Work task 1: According to the article on Pantera Capital and bitcoin, in what year did Dan Morehead open the firm's bitcoin-only fund?
Work task 2: Do these statements agree with the article on Pantera Capital and bitcoin? (a) Morehead treats bitcoins as a buy-and-hold investment. (b) The fund's assets under management have grown to $250 million. (c) Morehead compared the growth of digital currencies to that of TCP/IP in the mid-1990s. Answer yes or no for each, quoting the deciding words.
Work task 3: Pick up the article on Pantera Capital and bitcoin after its final sentence and keep writing.

Bitcoin Never Sleeps: How Pantera Capital’s Dan Morehead Trades The Digital Currency

Bitcoin-focused hedge funds must deal with the challenges of long-term investments. And the trading is relentless.

Regular headlines of high-profile bitcoin (BTC) thefts and legally questionable activities might have dulled the appetite of some institutional investors for digital currencies, but Dan Morehead has bet the future of his hedge fund on them.

“The value of bitcoin, if successful, is much greater than the downside risk,” said the founder and CEO of Pantera Capital. “It seems to be an asymmetric opportunity.”

Morehead decided to close the 10-year-old firm’s existing global macro funds and open a pure bitcoin-only investment fund in 2013, two years after being introduced to the most famous and infamous virtual currency. Since then, the fund’s assets under management (AUM) has grown to $150 million, which includes outside investments from venture capital firms Benchmark Capital, Fortress Investment Group and Ribbit Capital.

Unlike speculators who helped drive the initial bitcoin spot trading from a start of $0.07 per bitcoin to a peak of approximately $1,166 per coin in late 2013 and then down to around $230 per coin at press time, Morehead views bitcoins as a “buy and hold” investment.

According to Morehead, digital currencies are the capstone of the Internet’s evolution. “Until the introduction of digital currencies, the Internet had protocols to move all types of data around except for value,” he explained. “Digital currencies are that protocol.”

He likened the growth in digital currencies to the growth of the TCP/IP networking protocol in the mid-1990s, but with a price feed.

“The Internet at that time had all of the protocols it needed to be really cool, but you couldn’t do anything because you had a modem screaming at 2,400 bits per second,” Morehead said. “The Internet really sucked. Bitcoin is kind of like that right now. It has all the need attributes but just not all of the applications to make it useful.”

Potential killer apps will include mobile payments, micropayments and cross-border remittance.

Information provided:
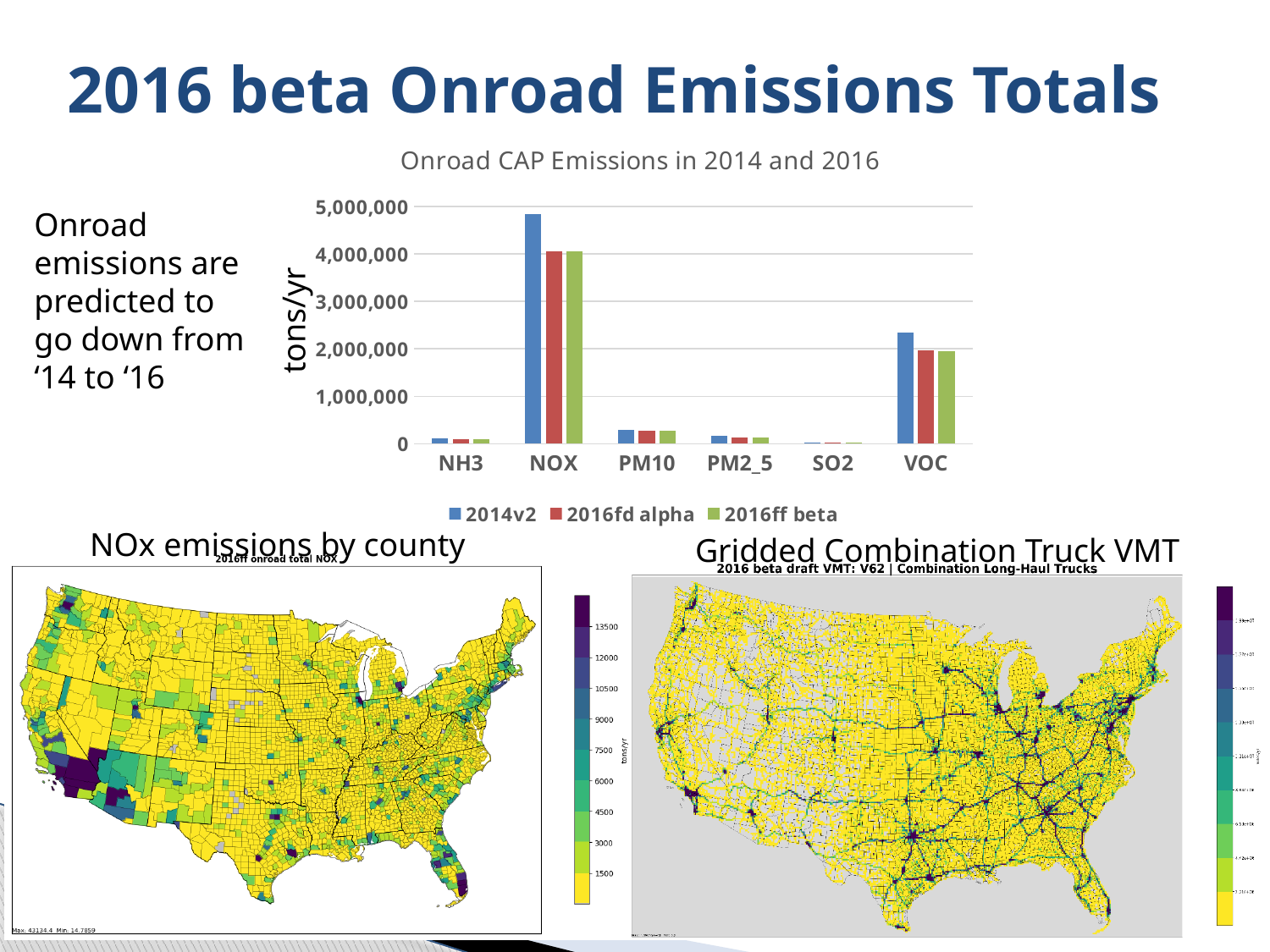
In the 'Onroad CAP Emissions in 2014 and 2016' chart, do NOX emissions rise or fall from 2014v2 to 2016ff beta? fall In the 'Onroad CAP Emissions in 2014 and 2016' chart, which pollutant has the lowest emissions? SO2 How many pollutant categories are shown on the x axis of the 'Onroad CAP Emissions in 2014 and 2016' chart? 6 In the 'Onroad CAP Emissions in 2014 and 2016' chart, is the 2014v2 value for NH3 greater or less than 1,000,000? less In the 'Onroad CAP Emissions in 2014 and 2016' chart, which is larger for NOX: the 2014v2 value or the 2016ff beta value? 2014v2 What kind of chart is 'Onroad CAP Emissions in 2014 and 2016'? bar chart In the 'Onroad CAP Emissions in 2014 and 2016' chart, is the 2014v2 value for VOC greater or less than 2,000,000? greater What are the three legend entries of the 'Onroad CAP Emissions in 2014 and 2016' chart? 2014v2, 2016fd alpha, 2016ff beta How many series does the legend of the 'Onroad CAP Emissions in 2014 and 2016' chart list? 3 In the 'Onroad CAP Emissions in 2014 and 2016' chart, which pollutant has the highest emissions? NOX In the 'Onroad CAP Emissions in 2014 and 2016' chart, is the 2014v2 value for NOX greater or less than 4,000,000? greater What is the y-axis label of the 'Onroad CAP Emissions in 2014 and 2016' chart? tons/yr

Answer section 1: 2013

Answer section 2:
(a) Yes: "Morehead views bitcoins as a “buy and hold” investment."
(b) No: "the fund’s assets under management (AUM) has grown to $150 million"
(c) Yes: "He likened the growth in digital currencies to the growth of the TCP/IP networking protocol in the mid-1990s, but with a price feed."

Answer section 3:
This is not science fiction,” he argued. “More than 45 percent of Kenya’s gross domestic product is processed over cellphones. That proves that mobile money works.”
Morehead acknowledged that bitcoin could fizzle, but the need for digital currencies still remains.

Of the top 100 tradable digital currencies, bitcoin is in the strongest position amongst its peers. The digital currency began trading in early 2010, boasts a current market capitalization of $3.1 billion, and only 14.2 million of the eventual 21 million bitcoins are already in circulation.

Ripple (XRP) is the digital currency with the next largest market cap ($256 million) and has 31 billion of approximately 100 billion coins in circulation.

After Ripple, the market capitalization for the remaining 98 currencies drops offs precipitously from $70 million to $158,000, according to the Crypto-Currency Market Capitalizations website.

Bitcoins and More

As an early entrant into the bitcoin market, Pantera had few investment options but to invest in the digital currency itself.

“Most of the bitcoins we purchased, we purchased directly via telephone conversations,” Morehead explained. “We also do a lot of exchange-based trading, and we prefer to trade on Bitstamp.”

Typical bitcoin block trades might be quoted “Bitstamp less 1%,” he explained.

Over the past few years, however, Pantera has diversified its investments and has made early stage investments into the companies that help the bitcoin ecosystem grow.

Earlier this year, the total market capitalization of these companies surpassed bitcoin’s current $3.1 billion market cap. “U.S. equities are worth about four and a half times the value of money supplied,” he said. “U.S. equities are much more mature than bitcoin startups, so bitcoin startups could be worth much, much more than U.S. equities relative to money supply.”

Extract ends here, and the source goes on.